Teks Sumber |

+---+

Buya Syafii Maarif adalah seorang “buya sejati” dan ulama teladan
bagi putra-putri Bangsa Indonesia. Saya tidak kenal dekat dengan Buya
Syafii. Tapi sudah sejak lama saya mengamati dan memperhatikan
“sepak-terjang” beliau di dunia kepolitikan nasional. Saya juga sudah
lama membaca, mempelajari, dan menelaah tulisan-tulisan beliau yang
sangat banyak bertebaran, baik dalam bentuk buku maupun artikel-artikel
di berbagai jurnal dan media.
Ketika beberapa tahun lalu, Buya
Syafii mendapatkan penghargaan sebagai “Guru Bangsa” oleh sebuah lembaga
di Jakarta, sayalah yang diminta oleh panitia dan pendiri lembaga itu
untuk menulis biografi singkat beliau. Kesanku, Buya Syafii bukan hanya
seorang sejarawan Islam handal dan cendekiawan Islam mumpuni tetapi juga
seorang tokoh agama yang cinta mati dengan Indonesia, kebangsaan, dan
kemanusiaan.
Buya Syafii juga seorang tokoh Muslim yang cinta
mati dengan Islam. Keliru besar tuduhan dan fitnahan yang menganggap
beliau “tidak Islami” atau “kurang kualitas Islam”-nya hanya karena
beliau berbeda pendapat dengan “mainstream” publik Islam tentang “kasus
Ahok”. Buya Syafii adalah seorang ulama sejati yang mengerti tentang
hakekat Islam, memahami tentang “spirit kenabian”, dan mengetahui
tentang bagaimana Islam seharusnya dan idealnya berkiprah di masyarakat
yang majemuk.
Cukup panjang pergumulan intelektual dan proses
belajar Islam Buya dari Indonesia sampai Ohio dan akhirnya mendarat di
Chicago ketika ia belajar doktor di bawah bimbingan ahli Islam ternama
kelahiran Pakistan: mendiang Professor Fazlur Rahman. Maka, sangat naif
dan ironis, jika seorang ilmuwan besar yang sudah malang-melintang di
dunia pendidikan dan kenyang dengan “asam-garam” pengkajian Islam,
kemudian dilecehkan oleh anak-anak ingusan yang baru sunat kemarin sore
atau oleh “ustad unyu-unyu” yang tidak memiliki kualifikasi akademik
tapi hobi ceramah dan nampang di tivi.

+---+

Ketentuan Latihan |
• A. Rangkum teks tentang Buya Syafii Maarif dalam dua kalimat.
• B. Tolong ulangi dengan tepat bagian teks tentang Buya Syafii Maarif dari "Ketika beberapa tahun" sampai "kemanusiaan.".
Data berikut merupakan bahan tersendiri yang terpisah dari teks tentang Buya Syafii Maarif.

+---+

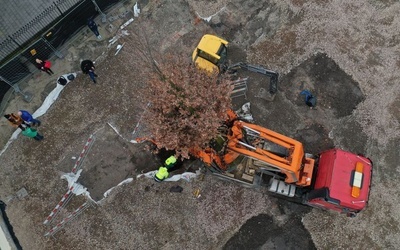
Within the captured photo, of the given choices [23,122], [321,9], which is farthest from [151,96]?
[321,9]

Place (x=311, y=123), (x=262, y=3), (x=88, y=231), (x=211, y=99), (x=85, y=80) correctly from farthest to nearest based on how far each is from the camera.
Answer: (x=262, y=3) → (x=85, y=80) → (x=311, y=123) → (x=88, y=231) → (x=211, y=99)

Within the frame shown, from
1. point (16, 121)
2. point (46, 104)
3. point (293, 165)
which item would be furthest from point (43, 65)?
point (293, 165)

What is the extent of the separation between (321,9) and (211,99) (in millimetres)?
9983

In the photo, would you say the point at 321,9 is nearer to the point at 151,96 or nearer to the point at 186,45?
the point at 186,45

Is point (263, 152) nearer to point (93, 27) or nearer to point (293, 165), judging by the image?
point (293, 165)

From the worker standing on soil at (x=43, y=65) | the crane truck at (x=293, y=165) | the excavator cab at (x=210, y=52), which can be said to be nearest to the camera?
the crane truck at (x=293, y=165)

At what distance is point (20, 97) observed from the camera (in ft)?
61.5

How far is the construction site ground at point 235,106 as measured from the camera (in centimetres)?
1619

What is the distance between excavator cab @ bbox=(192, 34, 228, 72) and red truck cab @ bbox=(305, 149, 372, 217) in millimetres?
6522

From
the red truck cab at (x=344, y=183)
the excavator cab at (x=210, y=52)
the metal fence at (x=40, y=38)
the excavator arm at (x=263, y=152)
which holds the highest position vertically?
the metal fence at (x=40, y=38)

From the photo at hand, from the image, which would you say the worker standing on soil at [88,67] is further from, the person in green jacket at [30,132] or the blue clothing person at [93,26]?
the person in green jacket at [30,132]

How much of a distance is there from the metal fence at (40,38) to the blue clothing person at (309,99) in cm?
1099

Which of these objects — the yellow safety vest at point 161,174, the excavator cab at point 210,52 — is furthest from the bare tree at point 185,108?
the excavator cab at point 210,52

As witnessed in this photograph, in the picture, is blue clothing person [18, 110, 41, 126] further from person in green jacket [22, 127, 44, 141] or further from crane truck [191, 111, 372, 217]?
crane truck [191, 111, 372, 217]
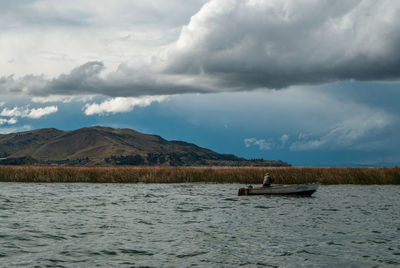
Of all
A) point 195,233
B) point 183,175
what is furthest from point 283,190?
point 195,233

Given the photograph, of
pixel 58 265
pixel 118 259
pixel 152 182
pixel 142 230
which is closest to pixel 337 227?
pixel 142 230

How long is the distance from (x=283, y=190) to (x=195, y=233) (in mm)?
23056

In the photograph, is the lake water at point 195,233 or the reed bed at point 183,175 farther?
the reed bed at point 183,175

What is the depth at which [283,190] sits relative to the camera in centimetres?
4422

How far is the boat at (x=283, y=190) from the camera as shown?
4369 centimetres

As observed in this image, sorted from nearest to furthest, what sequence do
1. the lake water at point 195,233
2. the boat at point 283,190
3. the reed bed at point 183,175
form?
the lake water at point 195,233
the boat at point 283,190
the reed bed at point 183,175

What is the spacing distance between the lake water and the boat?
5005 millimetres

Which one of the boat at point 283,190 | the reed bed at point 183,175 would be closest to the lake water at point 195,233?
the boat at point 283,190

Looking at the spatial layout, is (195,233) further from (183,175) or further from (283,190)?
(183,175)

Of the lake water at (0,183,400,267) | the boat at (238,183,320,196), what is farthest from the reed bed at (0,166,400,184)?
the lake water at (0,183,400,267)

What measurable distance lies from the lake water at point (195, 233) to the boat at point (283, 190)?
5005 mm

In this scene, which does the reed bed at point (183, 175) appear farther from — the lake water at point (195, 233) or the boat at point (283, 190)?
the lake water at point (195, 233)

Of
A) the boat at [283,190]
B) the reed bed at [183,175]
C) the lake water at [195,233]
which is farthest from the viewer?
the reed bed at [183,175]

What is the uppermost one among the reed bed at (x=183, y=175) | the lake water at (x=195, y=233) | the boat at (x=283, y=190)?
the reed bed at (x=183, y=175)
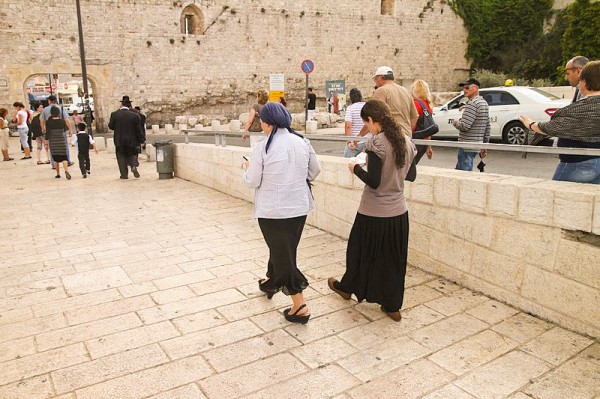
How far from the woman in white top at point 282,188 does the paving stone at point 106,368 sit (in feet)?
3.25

+---+

Jawaban |
• A. Buya Syafii Maarif digambarkan sebagai buya sejati dan ulama teladan, seorang sejarawan dan cendekiawan Islam yang cinta mati dengan Indonesia, kebangsaan, kemanusiaan, dan Islam. Penulis menganggap keliru tuduhan bahwa beliau tidak Islami hanya karena berbeda pendapat tentang kasus Ahok, dan menilai naif serta ironis jika ilmuwan yang menempuh studi doktor di Chicago di bawah bimbingan Fazlur Rahman dilecehkan oleh penceramah tanpa kualifikasi akademik.

• B.
Ketika beberapa tahun lalu, Buya
Syafii mendapatkan penghargaan sebagai “Guru Bangsa” oleh sebuah lembaga
di Jakarta, sayalah yang diminta oleh panitia dan pendiri lembaga itu
untuk menulis biografi singkat beliau. Kesanku, Buya Syafii bukan hanya
seorang sejarawan Islam handal dan cendekiawan Islam mumpuni tetapi juga
seorang tokoh agama yang cinta mati dengan Indonesia, kebangsaan, dan
kemanusiaan.